Not being a Republican or a conservative, and as I’ve made sufficiently clear here many times over, the Trumpian tilt of the GOP has made it impossible to support the election deniers, racists, and general nutjobs that have either seized control of the party or acquiesced to the party’s seizure to keep their jobs. To the extent this election reflects the “common people’s” rejection of their allegiance to the worst extremes and Trump, that this is a crushing defeat should be a lesson that no matter how awful the Democrats, Americans don’t want you more.

But what does an old school liberal’s views of the failure of a party with which he would never support matter? No doubt the spin machine will crank up to manufacture lies to cover up this massive failure. Were elections stolen by invisible space aliens again? Who knows why Pennsylvanians preferred a guy with a stroke to a Jersey carpetbagging Trump sycophant? But they did, and they’re no wild-eyed wokesters.

Then again, the fact that there was even a doubt for Democrats running against some of the more incompetent, ignorant and insane candidates ever amassed should suck the wind out of their self-serving lies as well. This was an election to see which party could snatch defeat from the jaws of victory. This was an election that could have been swept by the party that could offer sanity, normality. Neither party could pull that off. Both parties were controlled by their worst, most extreme, most unacceptable wings. That’s what made it a horse race.

Will the Republicans be chastisted by their massive failure to win? Will they grasp that endorsement by Trump is their death, even by those who would otherwise vote Republican? Don’t forget, this mutt cost the GOP the Senate for the last two years because of his twisted ego, because he’s always been only about him and never about anything else, particularly you.

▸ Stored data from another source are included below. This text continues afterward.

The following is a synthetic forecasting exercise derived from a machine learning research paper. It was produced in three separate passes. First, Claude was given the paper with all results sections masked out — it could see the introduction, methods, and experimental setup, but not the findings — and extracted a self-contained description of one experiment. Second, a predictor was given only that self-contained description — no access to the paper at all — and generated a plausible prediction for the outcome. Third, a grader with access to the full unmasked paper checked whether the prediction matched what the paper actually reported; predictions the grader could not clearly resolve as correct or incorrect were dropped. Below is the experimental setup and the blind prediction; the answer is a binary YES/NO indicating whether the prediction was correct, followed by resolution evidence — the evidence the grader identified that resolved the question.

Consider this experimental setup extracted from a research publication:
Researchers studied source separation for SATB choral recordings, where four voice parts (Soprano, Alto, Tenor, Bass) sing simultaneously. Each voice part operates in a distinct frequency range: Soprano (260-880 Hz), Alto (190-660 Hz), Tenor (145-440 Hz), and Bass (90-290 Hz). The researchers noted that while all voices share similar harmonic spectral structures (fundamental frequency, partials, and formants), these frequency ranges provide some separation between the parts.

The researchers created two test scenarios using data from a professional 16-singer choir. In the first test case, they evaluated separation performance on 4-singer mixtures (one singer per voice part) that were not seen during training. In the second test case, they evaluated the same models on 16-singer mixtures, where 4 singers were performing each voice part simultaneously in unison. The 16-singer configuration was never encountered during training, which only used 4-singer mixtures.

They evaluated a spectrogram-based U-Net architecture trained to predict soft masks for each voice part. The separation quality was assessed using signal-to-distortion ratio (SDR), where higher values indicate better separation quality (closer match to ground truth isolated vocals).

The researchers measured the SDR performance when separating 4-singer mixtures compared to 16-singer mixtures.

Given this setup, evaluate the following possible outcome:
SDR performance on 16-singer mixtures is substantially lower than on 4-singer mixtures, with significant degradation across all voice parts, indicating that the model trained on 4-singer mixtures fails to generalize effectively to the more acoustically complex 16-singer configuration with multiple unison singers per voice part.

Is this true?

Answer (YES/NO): NO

My far greater concern, however, is that the opportunity to swing the Democrats back to liberalism and put an end in this cultural revolution waged by the woke against the vast majority of Americans who find them nearly as repugnant as Trump, has been lost. That their campaign theme remains “we’re less evil then Republicans” may have saved them from a red wave, but less evil is still evil. But did the potential for such a revelation die with their holding off the red wave?

If Democrats lose big on Tuesday, as it appears they might, it will be time to ask some serious questions, including: How is it possible that they lost to a political party as weird and conspiratorial as today’s version of the GOP?

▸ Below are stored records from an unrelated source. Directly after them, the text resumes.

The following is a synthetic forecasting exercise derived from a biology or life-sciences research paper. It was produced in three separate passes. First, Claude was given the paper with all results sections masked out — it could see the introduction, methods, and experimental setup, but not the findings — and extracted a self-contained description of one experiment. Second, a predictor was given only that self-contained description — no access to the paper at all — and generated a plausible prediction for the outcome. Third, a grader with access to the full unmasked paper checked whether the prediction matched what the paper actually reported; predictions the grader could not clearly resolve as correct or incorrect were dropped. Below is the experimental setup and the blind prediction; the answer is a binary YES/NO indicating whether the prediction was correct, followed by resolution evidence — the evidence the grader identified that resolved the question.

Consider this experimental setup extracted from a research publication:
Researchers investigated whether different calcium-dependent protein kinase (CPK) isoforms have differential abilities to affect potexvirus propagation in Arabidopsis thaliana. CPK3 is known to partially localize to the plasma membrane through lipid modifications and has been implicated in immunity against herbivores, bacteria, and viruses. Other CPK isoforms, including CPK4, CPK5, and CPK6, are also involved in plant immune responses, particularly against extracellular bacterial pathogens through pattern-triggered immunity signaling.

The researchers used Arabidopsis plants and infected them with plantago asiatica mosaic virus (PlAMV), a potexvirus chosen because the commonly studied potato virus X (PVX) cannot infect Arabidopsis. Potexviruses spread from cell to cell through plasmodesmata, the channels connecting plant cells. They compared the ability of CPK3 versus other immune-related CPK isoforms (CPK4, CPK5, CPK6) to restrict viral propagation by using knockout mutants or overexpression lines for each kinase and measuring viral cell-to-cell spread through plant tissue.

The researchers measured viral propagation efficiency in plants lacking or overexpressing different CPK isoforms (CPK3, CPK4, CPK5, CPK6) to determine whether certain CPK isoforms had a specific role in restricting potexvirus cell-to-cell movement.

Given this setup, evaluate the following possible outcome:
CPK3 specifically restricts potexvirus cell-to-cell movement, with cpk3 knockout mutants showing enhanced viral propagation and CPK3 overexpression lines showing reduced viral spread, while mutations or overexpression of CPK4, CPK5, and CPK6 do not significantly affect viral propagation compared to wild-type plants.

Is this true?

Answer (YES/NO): NO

This was published before the election. Even then, the reactions were the usual denial, rejection and infantile snark that reflects the deepest thoughts of the hard left.

According to Third Way’s findings, “Despite a roster of GOP candidates who are extreme by any standard, voters see Democrats as just as extreme…”

Progressive readers may have difficulty understanding this, but for much of the country (and I’m not just talking about Trump fans), far-left ideas and activists are more troubling than the crazy candidates and conspiracies on the right.

Hot-button topics like critical race theory, transgender issues in schools, “social justice” riots, and “defund the police,” are simply more bothersome to a lot of the electorate than Trump’s attempts to overturn the 2020 election.

There were no winning the midterms for most of us, a reality that many realized but few admitted. If the predicted red wave happened, it might have been understood as a repudiation of the culture war progressives were desperately seeking to ram down people’s throats. Then again, it meant that morons and dangerous nutjobs would hold office, which wasn’t a good thing. And if the red wave failed, would the Trumpkins finally grasp that their idol was made of tin? At the same, time, would the wokies believe this meant America wanted to be reimagined as a world of safe spaces, microaggressions and land acknowledgements plus personal pronouns?

Either party could have owned this country with candidates of moderate intelligence, a modicum of integrity and a rejection of their tribes extreme fringes. Neither party could pull it off. The best we can hope for is another two years of congressional paralysis so that Biden doesn’t squander a few more trillion and make plural pronouns the law of the land by Executive Order.

No lesson will be learned. No one will be saved. And the prospect of the next election, a presidential election, with no candidate as yet that a nation will want to vote for, looms large. The Dems sought to make this election existential for democracy, and the Reps did their best to help the Dems make the case, but what kind of democracy do we have when election after election, our votes are cast against the candidate we find most despicable rather than for a candidate we want in office?

To the extent Mencken was right, we common people know what we don’t want, but what of those of us who have no option to vote for someone we do want? We get an election like this, and neither side will learn anything from it.

*I say this because some dolt later today will bring up things that have yet to happen to “correct” something here.